begin Material provided

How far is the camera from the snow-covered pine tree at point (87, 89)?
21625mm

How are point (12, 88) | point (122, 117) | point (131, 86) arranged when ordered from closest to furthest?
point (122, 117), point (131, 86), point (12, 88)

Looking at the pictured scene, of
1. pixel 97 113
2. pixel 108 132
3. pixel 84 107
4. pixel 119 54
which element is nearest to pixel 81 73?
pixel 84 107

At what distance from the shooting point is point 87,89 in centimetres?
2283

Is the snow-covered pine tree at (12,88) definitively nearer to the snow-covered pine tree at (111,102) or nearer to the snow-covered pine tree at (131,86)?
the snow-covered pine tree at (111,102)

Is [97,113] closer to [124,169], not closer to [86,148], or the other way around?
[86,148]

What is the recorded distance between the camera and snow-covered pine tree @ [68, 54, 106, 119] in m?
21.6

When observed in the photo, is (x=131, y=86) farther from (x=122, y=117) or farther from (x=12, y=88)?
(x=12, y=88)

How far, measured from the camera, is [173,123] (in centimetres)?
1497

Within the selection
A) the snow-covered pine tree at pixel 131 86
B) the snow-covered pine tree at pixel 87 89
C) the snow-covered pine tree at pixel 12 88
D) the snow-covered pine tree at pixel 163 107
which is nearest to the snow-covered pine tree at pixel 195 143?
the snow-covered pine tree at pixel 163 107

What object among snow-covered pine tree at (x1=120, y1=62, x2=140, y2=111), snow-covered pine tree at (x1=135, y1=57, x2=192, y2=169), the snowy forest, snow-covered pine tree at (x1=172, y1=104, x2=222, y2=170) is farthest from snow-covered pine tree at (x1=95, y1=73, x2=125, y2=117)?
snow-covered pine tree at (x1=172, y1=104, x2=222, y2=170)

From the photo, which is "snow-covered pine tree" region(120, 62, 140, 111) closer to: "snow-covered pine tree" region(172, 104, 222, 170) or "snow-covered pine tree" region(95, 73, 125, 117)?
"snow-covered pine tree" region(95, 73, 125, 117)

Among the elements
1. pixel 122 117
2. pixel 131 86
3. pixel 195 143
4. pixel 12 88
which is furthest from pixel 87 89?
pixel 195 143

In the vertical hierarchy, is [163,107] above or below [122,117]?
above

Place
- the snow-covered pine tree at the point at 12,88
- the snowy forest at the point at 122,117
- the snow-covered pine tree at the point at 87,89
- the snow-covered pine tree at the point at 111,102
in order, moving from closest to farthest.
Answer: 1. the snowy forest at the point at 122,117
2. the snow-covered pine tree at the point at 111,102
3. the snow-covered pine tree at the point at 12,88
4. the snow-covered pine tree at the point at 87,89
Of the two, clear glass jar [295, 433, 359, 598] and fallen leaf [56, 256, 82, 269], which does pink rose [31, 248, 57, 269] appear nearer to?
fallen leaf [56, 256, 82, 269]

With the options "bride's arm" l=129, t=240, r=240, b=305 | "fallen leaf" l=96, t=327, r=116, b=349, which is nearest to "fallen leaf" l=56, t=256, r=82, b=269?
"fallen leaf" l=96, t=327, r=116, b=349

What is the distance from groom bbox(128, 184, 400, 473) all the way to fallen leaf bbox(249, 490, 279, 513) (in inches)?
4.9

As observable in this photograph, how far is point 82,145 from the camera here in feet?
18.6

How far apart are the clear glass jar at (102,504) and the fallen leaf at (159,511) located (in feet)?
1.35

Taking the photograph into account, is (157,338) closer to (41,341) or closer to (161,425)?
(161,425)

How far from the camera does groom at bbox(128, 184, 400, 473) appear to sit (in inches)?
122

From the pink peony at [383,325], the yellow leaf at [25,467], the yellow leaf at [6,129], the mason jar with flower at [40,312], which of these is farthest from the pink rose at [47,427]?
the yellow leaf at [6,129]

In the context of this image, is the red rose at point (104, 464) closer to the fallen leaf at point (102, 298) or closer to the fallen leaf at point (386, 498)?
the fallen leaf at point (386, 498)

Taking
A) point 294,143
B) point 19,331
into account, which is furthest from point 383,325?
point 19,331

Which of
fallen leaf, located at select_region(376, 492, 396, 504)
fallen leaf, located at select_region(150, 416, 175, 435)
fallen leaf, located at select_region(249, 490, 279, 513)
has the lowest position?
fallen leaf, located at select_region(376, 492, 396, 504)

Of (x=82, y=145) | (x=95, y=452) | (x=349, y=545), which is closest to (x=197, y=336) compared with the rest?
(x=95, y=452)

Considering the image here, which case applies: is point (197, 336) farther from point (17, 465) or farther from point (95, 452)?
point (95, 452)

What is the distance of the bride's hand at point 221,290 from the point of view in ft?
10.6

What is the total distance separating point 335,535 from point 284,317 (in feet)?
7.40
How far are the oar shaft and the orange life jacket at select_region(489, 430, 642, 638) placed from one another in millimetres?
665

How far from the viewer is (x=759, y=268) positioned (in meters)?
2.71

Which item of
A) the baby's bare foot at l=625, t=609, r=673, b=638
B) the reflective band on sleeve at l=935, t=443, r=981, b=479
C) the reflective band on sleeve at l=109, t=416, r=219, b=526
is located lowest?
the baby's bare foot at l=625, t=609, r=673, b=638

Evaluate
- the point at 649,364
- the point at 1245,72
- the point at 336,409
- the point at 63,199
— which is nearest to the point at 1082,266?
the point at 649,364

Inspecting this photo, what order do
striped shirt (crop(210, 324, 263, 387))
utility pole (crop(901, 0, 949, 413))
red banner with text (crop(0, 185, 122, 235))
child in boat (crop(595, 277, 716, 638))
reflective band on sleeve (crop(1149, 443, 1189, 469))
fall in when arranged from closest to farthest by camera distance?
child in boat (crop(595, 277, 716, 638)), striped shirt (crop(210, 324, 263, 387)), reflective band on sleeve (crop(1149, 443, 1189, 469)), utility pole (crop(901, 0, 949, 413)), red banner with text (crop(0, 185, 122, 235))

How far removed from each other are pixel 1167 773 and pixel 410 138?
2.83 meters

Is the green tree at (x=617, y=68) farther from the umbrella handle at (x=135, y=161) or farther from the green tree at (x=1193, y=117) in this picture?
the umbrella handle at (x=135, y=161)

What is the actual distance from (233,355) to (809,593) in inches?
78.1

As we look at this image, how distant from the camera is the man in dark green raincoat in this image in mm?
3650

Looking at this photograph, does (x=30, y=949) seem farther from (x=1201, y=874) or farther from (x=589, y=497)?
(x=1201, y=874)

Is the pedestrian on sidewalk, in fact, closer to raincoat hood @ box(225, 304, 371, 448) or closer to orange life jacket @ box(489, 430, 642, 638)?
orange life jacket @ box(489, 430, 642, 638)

end Material provided

Required task
Print all of the entries exactly as they appear.

Answer to this exercise
How far is the camera from the snow-covered pine tree at point (87, 89)?
21625mm

How are point (12, 88) | point (122, 117) | point (131, 86) arranged when ordered from closest to furthest?
point (122, 117), point (131, 86), point (12, 88)

Looking at the pictured scene, of
1. pixel 97 113
2. pixel 108 132
3. pixel 84 107
4. pixel 119 54
which element is nearest to pixel 81 73?
pixel 84 107

At what distance from the shooting point is point 87,89 in centimetres?
2283

Is the snow-covered pine tree at (12,88) definitively nearer to the snow-covered pine tree at (111,102) or nearer to the snow-covered pine tree at (131,86)?
the snow-covered pine tree at (111,102)

Is [97,113] closer to [124,169], not closer to [86,148], or the other way around?
[86,148]

What is the recorded distance between the camera and snow-covered pine tree @ [68, 54, 106, 119] in m?
21.6

When observed in the photo, is (x=131, y=86) farther from (x=122, y=117) or farther from (x=12, y=88)?
(x=12, y=88)

How far, measured from the camera, is [173,123] (in centimetres)?
1497

Within the selection
A) the snow-covered pine tree at pixel 131 86
B) the snow-covered pine tree at pixel 87 89
C) the snow-covered pine tree at pixel 12 88
D) the snow-covered pine tree at pixel 163 107
which is nearest to the snow-covered pine tree at pixel 195 143?
the snow-covered pine tree at pixel 163 107

What object among snow-covered pine tree at (x1=120, y1=62, x2=140, y2=111), snow-covered pine tree at (x1=135, y1=57, x2=192, y2=169), the snowy forest, snow-covered pine tree at (x1=172, y1=104, x2=222, y2=170) is farthest from snow-covered pine tree at (x1=95, y1=73, x2=125, y2=117)?
snow-covered pine tree at (x1=172, y1=104, x2=222, y2=170)

From the photo, which is "snow-covered pine tree" region(120, 62, 140, 111) closer to: "snow-covered pine tree" region(172, 104, 222, 170) or "snow-covered pine tree" region(95, 73, 125, 117)?
"snow-covered pine tree" region(95, 73, 125, 117)

Among the elements
1. pixel 122 117
2. pixel 131 86
3. pixel 195 143
4. pixel 12 88
which is furthest from pixel 87 89?
pixel 195 143

In the vertical hierarchy, is [163,107] above or below [122,117]?
above

Place
- the snow-covered pine tree at the point at 12,88
- the snowy forest at the point at 122,117
- the snow-covered pine tree at the point at 87,89
- the snow-covered pine tree at the point at 111,102
in order, moving from closest to farthest.
Answer: 1. the snowy forest at the point at 122,117
2. the snow-covered pine tree at the point at 111,102
3. the snow-covered pine tree at the point at 12,88
4. the snow-covered pine tree at the point at 87,89
Of the two, clear glass jar [295, 433, 359, 598] and fallen leaf [56, 256, 82, 269], which does pink rose [31, 248, 57, 269] appear nearer to?
fallen leaf [56, 256, 82, 269]

With the options "bride's arm" l=129, t=240, r=240, b=305 | "fallen leaf" l=96, t=327, r=116, b=349, which is nearest to "fallen leaf" l=56, t=256, r=82, b=269?
"fallen leaf" l=96, t=327, r=116, b=349

What is the distance from groom bbox(128, 184, 400, 473) all the way to fallen leaf bbox(249, 490, 279, 513) (in inches)?
4.9

As observable in this photograph, how far is point 82,145 from the camera here in feet?
18.6

How far apart are the clear glass jar at (102,504) and the fallen leaf at (159,511) located (in feet)?
1.35

Taking the photograph into account, is (157,338) closer to (41,341) or closer to (161,425)?
(161,425)

How far from the camera does groom at bbox(128, 184, 400, 473) appear to sit (in inches)?
122

From the pink peony at [383,325], the yellow leaf at [25,467], the yellow leaf at [6,129], the mason jar with flower at [40,312], which of these is farthest from the pink rose at [47,427]?
the yellow leaf at [6,129]

In the context of this image, is the red rose at point (104, 464) closer to the fallen leaf at point (102, 298) or closer to the fallen leaf at point (386, 498)?
the fallen leaf at point (386, 498)

Taking
A) point 294,143
B) point 19,331
into account, which is furthest from point 383,325?
point 19,331

Which of
fallen leaf, located at select_region(376, 492, 396, 504)
fallen leaf, located at select_region(150, 416, 175, 435)
fallen leaf, located at select_region(249, 490, 279, 513)
has the lowest position?
fallen leaf, located at select_region(376, 492, 396, 504)

Of (x=82, y=145) | (x=95, y=452) | (x=349, y=545), which is closest to (x=197, y=336) compared with the rest?
(x=95, y=452)

Considering the image here, which case applies: is point (197, 336) farther from point (17, 465) or farther from point (95, 452)?
point (95, 452)

What is the distance of the bride's hand at point 221,290 from the point of view in ft?
10.6

What is the total distance separating point 335,535 from point 284,317 (in feet)?
7.40
How far are the oar shaft and the orange life jacket at select_region(489, 430, 642, 638) placed from one another in millimetres?
665

How far from the viewer is (x=759, y=268) positioned (in meters)?
2.71

Which item of
A) the baby's bare foot at l=625, t=609, r=673, b=638
B) the reflective band on sleeve at l=935, t=443, r=981, b=479
C) the reflective band on sleeve at l=109, t=416, r=219, b=526
is located lowest?
the baby's bare foot at l=625, t=609, r=673, b=638

Evaluate
- the point at 649,364
- the point at 1245,72
- the point at 336,409
- the point at 63,199
— which is nearest to the point at 1082,266?
the point at 649,364

Inspecting this photo, what order do
striped shirt (crop(210, 324, 263, 387))
utility pole (crop(901, 0, 949, 413))
red banner with text (crop(0, 185, 122, 235))
child in boat (crop(595, 277, 716, 638))
reflective band on sleeve (crop(1149, 443, 1189, 469))
fall in when arranged from closest to farthest by camera distance?
child in boat (crop(595, 277, 716, 638)), striped shirt (crop(210, 324, 263, 387)), reflective band on sleeve (crop(1149, 443, 1189, 469)), utility pole (crop(901, 0, 949, 413)), red banner with text (crop(0, 185, 122, 235))

How far removed from each other are pixel 1167 773 and pixel 410 138?
2.83 meters

Is the green tree at (x=617, y=68) farther from the umbrella handle at (x=135, y=161) or farther from the green tree at (x=1193, y=117) in this picture?
the umbrella handle at (x=135, y=161)

What is the actual distance from (233,355) to (809,593) in inches?
78.1

As we look at this image, how distant from the camera is the man in dark green raincoat in this image in mm?
3650

Looking at this photograph, does (x=30, y=949) seem farther from (x=1201, y=874) or farther from (x=589, y=497)?
(x=1201, y=874)

Is the pedestrian on sidewalk, in fact, closer to raincoat hood @ box(225, 304, 371, 448) or closer to orange life jacket @ box(489, 430, 642, 638)?
orange life jacket @ box(489, 430, 642, 638)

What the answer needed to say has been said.